Let's first motivate my question by looking at a finitely generated $k$-algebra $A$ over a field $k$.
Then $A$ in general does not have the form $k[a_1,a_2,\ldots,a_n]$ where $\{a_1,a_2,\ldots,a_n\}$ is a generating set for $A$. For example consider the two-dimensional irreducible representation $V$ of the quarternion group $Q_8$, then the ring of invariants is finitely generated by Hilbert's finiteness theorem, but the algebra of invariants, which is a subalgebra of a polynomial algebra in two variables holds the form $$ \mathbb{C}[V]^{Q_8} = \dfrac{\mathbb{C}[f,g,h]}{(h^2-f^2g+4g^3)},$$ where $f$ and $g$ are invariant polynomials of degree 4, and $h$ is of degree 6. The reason is that the generating polynomials are not algebraically independent.

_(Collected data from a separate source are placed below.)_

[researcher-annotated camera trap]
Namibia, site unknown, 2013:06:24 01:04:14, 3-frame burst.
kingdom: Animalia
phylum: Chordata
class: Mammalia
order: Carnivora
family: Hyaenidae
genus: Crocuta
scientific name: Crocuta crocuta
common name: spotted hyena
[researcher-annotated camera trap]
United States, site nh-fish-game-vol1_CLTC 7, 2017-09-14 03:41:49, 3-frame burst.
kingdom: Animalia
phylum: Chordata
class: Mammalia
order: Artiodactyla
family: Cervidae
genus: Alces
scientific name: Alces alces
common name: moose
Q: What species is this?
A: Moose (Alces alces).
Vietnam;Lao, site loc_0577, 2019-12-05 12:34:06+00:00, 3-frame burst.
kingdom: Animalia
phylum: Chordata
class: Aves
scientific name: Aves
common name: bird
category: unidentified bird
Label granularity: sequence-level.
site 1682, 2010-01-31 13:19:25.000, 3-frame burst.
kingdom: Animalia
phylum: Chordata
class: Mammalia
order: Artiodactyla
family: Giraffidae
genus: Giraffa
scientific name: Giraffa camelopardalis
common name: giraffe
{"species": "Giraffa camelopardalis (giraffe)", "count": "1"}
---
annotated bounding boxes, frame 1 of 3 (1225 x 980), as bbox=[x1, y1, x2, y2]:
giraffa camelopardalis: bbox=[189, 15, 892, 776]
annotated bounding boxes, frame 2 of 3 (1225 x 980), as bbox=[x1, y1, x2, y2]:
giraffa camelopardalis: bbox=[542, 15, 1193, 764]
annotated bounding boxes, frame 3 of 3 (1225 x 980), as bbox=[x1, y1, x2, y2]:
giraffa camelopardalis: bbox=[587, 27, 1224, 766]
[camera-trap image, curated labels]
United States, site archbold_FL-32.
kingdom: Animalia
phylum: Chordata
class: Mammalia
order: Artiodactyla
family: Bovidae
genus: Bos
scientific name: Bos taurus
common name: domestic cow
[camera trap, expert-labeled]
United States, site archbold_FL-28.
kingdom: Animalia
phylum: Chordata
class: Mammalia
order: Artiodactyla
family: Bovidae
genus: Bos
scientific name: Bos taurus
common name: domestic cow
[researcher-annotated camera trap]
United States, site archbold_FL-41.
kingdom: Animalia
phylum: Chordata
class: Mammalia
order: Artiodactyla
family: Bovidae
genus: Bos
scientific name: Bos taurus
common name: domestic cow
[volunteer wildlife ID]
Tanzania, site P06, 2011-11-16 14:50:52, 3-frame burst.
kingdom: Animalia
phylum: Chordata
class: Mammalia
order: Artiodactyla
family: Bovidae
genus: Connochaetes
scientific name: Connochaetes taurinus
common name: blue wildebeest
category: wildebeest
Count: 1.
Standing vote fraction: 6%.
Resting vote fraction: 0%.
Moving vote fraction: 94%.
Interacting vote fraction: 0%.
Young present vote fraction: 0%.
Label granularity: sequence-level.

Now consider a commutative ring $R$, and $M$ a finitely generating $R$-module, and $\{m_1,m_2,\ldots,m_n\}$ a generating set for $M$, I want to know whether it is true that $M$ holds the form $$ M = \bigoplus_{i=1}^n Rm_i$$
I think this is not true, but this is true if and only if $M$ is a finitely generated $\textit{free}$ module over $R$.
Can someone enlighten me?
Best Answer
You're right, it is not generally true. Rings for which finitely generated modules (and also simply just all modules) are direct sums of cyclic modules have pretty good coverage in literature.
Start with
and follow the citations.
Being free is sufficient for being that form, but it will not usually be necessary. For example, if the commutative ring has a nontrivial ideal, $R/I$ is clearly cyclic, and is certainly non-free (it has nonzero annihilator.) (Simplified thanks to metalspringpro)